◆ **Instructions to follow**
Select the lines below containing the word "frames".

◆ **Supplied material**
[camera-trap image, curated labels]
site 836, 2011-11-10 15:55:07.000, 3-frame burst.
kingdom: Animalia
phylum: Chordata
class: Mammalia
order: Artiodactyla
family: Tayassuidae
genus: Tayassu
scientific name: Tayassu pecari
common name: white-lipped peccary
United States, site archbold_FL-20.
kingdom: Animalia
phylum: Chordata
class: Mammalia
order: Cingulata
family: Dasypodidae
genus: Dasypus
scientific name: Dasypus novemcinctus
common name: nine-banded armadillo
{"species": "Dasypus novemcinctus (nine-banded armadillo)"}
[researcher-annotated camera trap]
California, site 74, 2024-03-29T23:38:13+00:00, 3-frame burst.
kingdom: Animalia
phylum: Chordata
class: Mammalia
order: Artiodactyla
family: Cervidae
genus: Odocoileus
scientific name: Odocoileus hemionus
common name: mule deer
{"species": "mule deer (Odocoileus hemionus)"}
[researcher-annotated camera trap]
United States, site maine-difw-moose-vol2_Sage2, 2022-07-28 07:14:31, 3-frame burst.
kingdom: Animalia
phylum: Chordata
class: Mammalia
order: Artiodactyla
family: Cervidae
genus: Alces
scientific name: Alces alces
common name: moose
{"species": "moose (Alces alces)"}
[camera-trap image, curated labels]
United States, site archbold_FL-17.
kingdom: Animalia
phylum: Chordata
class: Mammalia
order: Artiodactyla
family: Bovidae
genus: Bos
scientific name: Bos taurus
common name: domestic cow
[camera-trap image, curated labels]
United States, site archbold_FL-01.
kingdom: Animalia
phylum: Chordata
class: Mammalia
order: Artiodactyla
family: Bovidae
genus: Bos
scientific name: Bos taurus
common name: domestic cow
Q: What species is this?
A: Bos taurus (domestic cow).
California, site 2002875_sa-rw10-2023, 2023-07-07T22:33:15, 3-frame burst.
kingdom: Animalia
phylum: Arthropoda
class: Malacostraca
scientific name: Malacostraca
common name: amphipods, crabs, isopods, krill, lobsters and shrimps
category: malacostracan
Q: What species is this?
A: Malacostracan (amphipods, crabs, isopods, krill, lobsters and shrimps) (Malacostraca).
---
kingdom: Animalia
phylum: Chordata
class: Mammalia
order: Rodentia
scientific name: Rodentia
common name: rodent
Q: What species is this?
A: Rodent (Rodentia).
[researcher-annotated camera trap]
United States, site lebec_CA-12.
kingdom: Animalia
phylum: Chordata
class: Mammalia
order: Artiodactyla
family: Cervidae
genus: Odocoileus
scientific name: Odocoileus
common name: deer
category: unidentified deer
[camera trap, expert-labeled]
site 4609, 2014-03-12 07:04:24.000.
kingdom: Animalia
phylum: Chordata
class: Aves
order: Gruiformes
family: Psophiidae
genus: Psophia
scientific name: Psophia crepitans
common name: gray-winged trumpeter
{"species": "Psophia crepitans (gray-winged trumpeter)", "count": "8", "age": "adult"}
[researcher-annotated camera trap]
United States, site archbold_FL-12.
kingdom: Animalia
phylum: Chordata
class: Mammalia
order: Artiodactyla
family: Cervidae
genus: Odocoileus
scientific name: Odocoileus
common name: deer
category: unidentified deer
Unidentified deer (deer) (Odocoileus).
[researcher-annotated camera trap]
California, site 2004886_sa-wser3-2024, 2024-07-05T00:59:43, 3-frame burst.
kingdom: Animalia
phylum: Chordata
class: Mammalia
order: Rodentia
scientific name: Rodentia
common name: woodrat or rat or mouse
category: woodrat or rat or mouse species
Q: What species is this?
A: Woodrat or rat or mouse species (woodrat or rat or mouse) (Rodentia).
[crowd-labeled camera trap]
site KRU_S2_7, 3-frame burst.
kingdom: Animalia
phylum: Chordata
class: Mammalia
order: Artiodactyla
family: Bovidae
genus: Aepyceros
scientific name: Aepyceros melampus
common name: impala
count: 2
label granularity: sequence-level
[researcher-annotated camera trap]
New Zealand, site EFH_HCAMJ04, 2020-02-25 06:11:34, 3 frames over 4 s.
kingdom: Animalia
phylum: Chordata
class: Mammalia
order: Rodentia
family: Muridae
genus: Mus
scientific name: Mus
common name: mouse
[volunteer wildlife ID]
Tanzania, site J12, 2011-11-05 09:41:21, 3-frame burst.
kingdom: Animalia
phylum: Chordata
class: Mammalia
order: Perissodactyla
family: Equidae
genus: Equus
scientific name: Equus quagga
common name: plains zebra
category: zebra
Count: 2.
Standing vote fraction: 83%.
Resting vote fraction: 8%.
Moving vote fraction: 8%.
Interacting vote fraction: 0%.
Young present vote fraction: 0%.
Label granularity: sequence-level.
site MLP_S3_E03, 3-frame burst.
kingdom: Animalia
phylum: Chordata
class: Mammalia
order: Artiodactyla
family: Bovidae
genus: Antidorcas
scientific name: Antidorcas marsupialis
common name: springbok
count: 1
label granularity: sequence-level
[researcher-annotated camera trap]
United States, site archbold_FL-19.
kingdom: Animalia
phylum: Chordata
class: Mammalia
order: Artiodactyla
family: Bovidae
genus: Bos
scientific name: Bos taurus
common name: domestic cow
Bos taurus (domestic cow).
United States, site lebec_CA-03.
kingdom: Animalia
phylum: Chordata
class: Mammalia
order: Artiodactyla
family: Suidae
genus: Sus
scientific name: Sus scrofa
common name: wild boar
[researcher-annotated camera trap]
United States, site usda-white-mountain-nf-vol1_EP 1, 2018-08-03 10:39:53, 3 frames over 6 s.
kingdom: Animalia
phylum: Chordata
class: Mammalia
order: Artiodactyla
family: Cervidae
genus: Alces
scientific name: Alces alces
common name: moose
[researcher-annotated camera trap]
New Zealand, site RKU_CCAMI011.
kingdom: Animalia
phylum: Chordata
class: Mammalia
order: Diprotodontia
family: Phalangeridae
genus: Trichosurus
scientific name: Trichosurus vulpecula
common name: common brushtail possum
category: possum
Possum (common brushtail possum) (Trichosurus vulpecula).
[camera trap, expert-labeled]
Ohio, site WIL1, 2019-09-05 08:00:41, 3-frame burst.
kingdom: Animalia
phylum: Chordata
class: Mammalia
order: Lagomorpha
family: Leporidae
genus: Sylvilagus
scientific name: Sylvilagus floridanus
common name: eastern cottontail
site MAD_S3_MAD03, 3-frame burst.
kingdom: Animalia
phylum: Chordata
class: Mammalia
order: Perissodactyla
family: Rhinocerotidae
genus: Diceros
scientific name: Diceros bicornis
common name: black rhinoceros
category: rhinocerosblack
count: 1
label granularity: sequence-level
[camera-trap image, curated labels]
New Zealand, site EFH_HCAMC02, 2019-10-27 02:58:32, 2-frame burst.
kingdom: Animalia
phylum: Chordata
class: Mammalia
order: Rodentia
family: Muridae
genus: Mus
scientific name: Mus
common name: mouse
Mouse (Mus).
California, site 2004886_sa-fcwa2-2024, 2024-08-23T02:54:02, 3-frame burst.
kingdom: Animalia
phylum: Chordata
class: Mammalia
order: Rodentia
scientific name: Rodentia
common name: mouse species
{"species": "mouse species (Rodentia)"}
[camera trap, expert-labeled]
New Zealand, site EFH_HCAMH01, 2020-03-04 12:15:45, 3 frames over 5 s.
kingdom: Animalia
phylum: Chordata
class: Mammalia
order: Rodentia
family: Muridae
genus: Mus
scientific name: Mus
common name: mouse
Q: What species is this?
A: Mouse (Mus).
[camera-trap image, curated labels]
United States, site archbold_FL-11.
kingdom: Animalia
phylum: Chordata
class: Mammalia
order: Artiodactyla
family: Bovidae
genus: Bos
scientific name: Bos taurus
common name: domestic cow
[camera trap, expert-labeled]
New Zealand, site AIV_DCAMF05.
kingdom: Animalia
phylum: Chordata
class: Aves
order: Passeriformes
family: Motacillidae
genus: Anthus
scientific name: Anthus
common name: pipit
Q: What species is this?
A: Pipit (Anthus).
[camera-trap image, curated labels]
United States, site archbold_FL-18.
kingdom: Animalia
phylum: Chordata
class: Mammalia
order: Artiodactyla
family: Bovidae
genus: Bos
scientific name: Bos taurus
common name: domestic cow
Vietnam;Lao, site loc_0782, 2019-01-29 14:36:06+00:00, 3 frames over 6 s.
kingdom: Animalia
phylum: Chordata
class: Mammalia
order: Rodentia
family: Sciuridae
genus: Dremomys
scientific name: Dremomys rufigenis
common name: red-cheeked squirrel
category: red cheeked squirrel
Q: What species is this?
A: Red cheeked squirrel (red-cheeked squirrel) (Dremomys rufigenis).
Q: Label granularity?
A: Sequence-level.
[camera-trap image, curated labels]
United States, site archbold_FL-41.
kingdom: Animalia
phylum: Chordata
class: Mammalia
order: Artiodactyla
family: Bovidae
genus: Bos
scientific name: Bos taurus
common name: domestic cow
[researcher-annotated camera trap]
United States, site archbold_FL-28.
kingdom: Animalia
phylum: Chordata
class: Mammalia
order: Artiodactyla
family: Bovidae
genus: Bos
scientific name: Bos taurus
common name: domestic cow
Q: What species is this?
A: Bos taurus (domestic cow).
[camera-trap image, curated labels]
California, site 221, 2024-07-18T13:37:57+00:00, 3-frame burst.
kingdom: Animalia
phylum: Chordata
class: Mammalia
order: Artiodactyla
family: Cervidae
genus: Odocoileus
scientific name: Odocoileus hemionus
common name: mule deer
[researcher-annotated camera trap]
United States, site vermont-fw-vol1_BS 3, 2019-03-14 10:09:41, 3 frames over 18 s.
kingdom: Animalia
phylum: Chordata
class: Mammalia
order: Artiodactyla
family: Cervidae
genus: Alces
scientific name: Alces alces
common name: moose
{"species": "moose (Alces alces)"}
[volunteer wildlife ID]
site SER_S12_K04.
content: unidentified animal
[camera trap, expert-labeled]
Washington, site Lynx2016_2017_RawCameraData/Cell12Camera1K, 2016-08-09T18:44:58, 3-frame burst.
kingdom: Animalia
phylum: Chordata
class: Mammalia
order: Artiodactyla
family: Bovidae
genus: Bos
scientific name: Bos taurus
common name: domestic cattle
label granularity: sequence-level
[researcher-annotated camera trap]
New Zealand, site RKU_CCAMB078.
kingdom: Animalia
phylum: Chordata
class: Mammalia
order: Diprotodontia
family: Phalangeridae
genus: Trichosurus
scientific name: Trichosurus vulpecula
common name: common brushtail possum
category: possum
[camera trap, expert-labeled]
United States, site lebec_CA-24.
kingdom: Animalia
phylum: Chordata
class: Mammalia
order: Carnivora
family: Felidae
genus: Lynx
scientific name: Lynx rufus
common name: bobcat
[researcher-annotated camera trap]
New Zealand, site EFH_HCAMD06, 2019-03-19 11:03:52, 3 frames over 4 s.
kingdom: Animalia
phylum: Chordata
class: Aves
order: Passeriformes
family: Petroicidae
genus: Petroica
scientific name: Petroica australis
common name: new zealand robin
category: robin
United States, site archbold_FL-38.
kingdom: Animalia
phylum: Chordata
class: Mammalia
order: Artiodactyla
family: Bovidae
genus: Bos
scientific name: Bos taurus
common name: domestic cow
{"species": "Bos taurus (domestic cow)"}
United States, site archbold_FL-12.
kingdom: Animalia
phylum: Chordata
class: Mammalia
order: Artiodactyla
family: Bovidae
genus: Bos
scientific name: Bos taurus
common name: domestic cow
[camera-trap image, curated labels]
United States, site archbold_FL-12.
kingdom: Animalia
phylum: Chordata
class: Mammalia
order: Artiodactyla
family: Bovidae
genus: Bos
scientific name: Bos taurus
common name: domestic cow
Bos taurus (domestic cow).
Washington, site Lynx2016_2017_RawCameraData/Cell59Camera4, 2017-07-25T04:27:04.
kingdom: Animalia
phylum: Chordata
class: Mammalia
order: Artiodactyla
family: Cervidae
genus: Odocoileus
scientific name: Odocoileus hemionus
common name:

◆ **Output**
New Zealand, site EFH_HCAMJ04, 2020-02-25 06:11:34, 3 frames over 4 s.
United States, site usda-white-mountain-nf-vol1_EP 1, 2018-08-03 10:39:53, 3 frames over 6 s.
New Zealand, site EFH_HCAMH01, 2020-03-04 12:15:45, 3 frames over 5 s.
Vietnam;Lao, site loc_0782, 2019-01-29 14:36:06+00:00, 3 frames over 6 s.
United States, site vermont-fw-vol1_BS 3, 2019-03-14 10:09:41, 3 frames over 18 s.
New Zealand, site EFH_HCAMD06, 2019-03-19 11:03:52, 3 frames over 4 s.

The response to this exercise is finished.